I've worked from home long before the coronavirus outbreak forced the rest of the world to go remote. When I used to talk about my job as a freelance writer and video editor — and the fact that virtually all my working hours were spent alone in my apartment, on my computer — my friends here in France would usually say that they could never have the discipline or organizational skills to work from home. But as we've seen since the pandemic's arrival, the human capacity for télétravail had been greatly underestimated.

Since telework became a necessity throughout the rolling lockdowns around the world, some employees have even come to enjoy working from home so much that they dream of never going back to the office.

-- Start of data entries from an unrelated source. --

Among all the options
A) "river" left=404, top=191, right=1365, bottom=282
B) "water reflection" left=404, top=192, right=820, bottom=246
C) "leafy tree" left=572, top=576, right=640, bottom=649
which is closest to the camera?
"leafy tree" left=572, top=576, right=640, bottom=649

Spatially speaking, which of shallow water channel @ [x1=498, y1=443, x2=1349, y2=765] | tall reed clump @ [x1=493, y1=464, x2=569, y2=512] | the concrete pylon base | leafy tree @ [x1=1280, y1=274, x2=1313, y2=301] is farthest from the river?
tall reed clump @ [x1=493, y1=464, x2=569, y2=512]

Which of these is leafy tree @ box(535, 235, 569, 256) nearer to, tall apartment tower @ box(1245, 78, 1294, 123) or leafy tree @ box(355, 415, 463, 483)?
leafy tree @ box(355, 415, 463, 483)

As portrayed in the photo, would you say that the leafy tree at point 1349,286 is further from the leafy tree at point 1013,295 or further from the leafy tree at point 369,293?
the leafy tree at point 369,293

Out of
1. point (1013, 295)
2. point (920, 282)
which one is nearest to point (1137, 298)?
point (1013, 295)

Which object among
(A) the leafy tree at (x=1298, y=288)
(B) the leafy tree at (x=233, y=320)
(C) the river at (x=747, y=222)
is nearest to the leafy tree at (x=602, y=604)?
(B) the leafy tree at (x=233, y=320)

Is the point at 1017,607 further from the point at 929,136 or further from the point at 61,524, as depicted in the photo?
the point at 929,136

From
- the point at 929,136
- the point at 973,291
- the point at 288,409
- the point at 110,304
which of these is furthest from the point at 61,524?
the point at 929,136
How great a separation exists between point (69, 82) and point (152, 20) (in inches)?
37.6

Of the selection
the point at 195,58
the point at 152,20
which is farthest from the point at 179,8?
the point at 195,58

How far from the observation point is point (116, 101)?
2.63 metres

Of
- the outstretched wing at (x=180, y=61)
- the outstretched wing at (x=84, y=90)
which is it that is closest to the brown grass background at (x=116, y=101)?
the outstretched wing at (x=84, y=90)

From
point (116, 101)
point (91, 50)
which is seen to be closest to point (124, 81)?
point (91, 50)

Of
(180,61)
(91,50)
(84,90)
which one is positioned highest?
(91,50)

Remote work, of course, has its advantages: You don't need to commute — which saves money and time and worries about bad hair days! — and you can work from your garden or your balcony with fresh air and a nice view. You can spend more time with your loved ones. You can even take care of household chores during breaks from your laptop screen.

Get up-shower-breakfast, work-work-lunch-work and work until the evening.

But there is one big drawback: isolation. None of the back-and-forth dynamics of in-person meetings, no real chance for spontaneous chats (about work, or NOT about work) with colleagues over coffee, lunch or after-hour drinks, no brainstorming, no birthday cakes … Just you in front of your screen.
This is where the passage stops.